--- Travail demandé ---
Reproduisez sans rien changer le passage de l'extrait sur Brixton qui va de « C'est un petit » à « billets de banque. ».

--- Extrait fourni ---
= = = =

C'est un petit bout de Jamaïque à Londres. À Brixton, quartier afro-caribéen du sud de la capitale britannique, le dépaysement opère dès la sortie du métro. Un air de reggae s'échappe des magasins et les dreadlocks, si peu nombreux en centre-ville, envahissent soudainement les trottoirs. Presque une caricature, pourrait-on penser. Le côté "peace" en moins.

Car sous son aspect coloré et terriblement sympathique, Brixton cache un profond malaise social. Trente ans après les émeutes qui opposèrent des jeunes, en grande majorité d'origine afro-caribéenne, à la police, ce quartier populaire - dont la réputation a longtemps été celle d'une zone mal famée - a de nouveau manifesté sa colère, samedi 25 avril. Cette fois, pas de tension autour de la couleur de la peau, mais plutôt autour de celle des billets de banque.

La hausse des prix de l'immobilier et "l'embourgeoisement" qui l'accompagne, obligent l'historique communauté issue de l'immigration massive en provenance des îles britanniques des Caraïbes juste après la Seconde Guerre mondiale (Jamaïque, mais aussi Trinidad et Tobago ou la Barbade) à partir toujours plus loin du centre. Excédés, plusieurs centaines d'habitants du quartier - chapeautés par le collectif Brixton Community United - ont défilé dans les rues et devant la mairie. Au départ pacifique, la marche a rapidement dégénéré, une partie du cortège s'en prenant, entre autres, à la vitrine de l'agence Foxtons, spécialisé dans l'immobilier haut de gamme, d'autres tentant de forcer l'entrée du commissariat avant d'être repoussés à coups de gaz lacrymogène par les forces de l'ordre.

= = = =

--- Données fournies ---
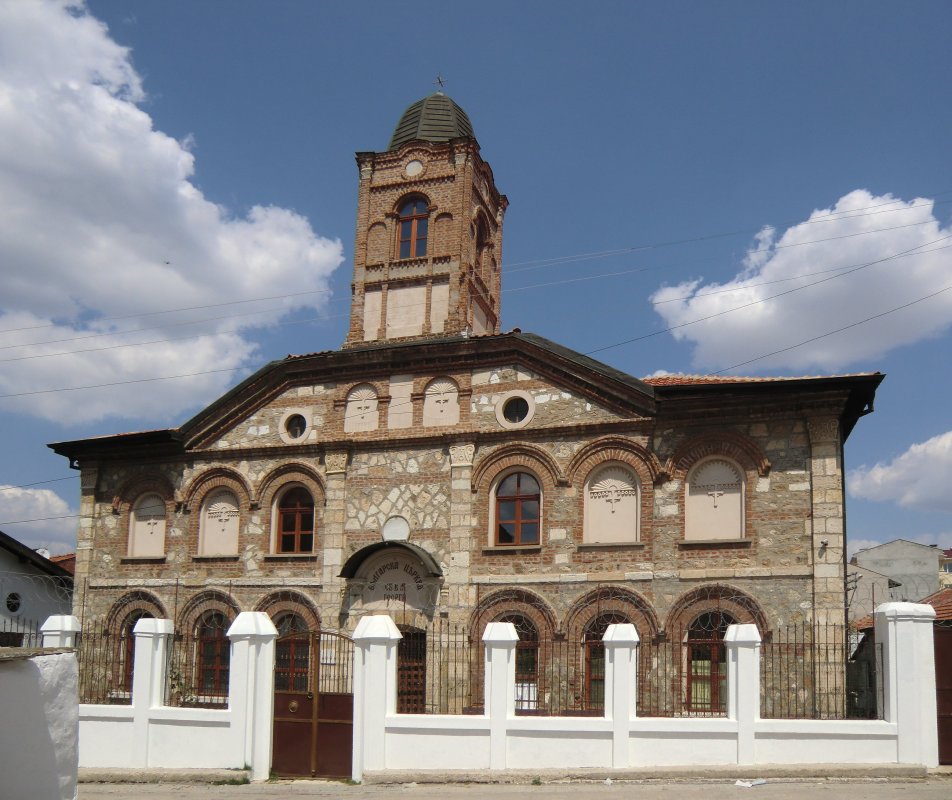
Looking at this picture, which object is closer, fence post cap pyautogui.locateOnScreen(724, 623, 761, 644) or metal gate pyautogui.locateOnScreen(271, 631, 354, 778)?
fence post cap pyautogui.locateOnScreen(724, 623, 761, 644)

= = = =

--- Résultat obtenu ---
C'est un petit bout de Jamaïque à Londres. À Brixton, quartier afro-caribéen du sud de la capitale britannique, le dépaysement opère dès la sortie du métro. Un air de reggae s'échappe des magasins et les dreadlocks, si peu nombreux en centre-ville, envahissent soudainement les trottoirs. Presque une caricature, pourrait-on penser. Le côté "peace" en moins.

Car sous son aspect coloré et terriblement sympathique, Brixton cache un profond malaise social. Trente ans après les émeutes qui opposèrent des jeunes, en grande majorité d'origine afro-caribéenne, à la police, ce quartier populaire - dont la réputation a longtemps été celle d'une zone mal famée - a de nouveau manifesté sa colère, samedi 25 avril. Cette fois, pas de tension autour de la couleur de la peau, mais plutôt autour de celle des billets de banque.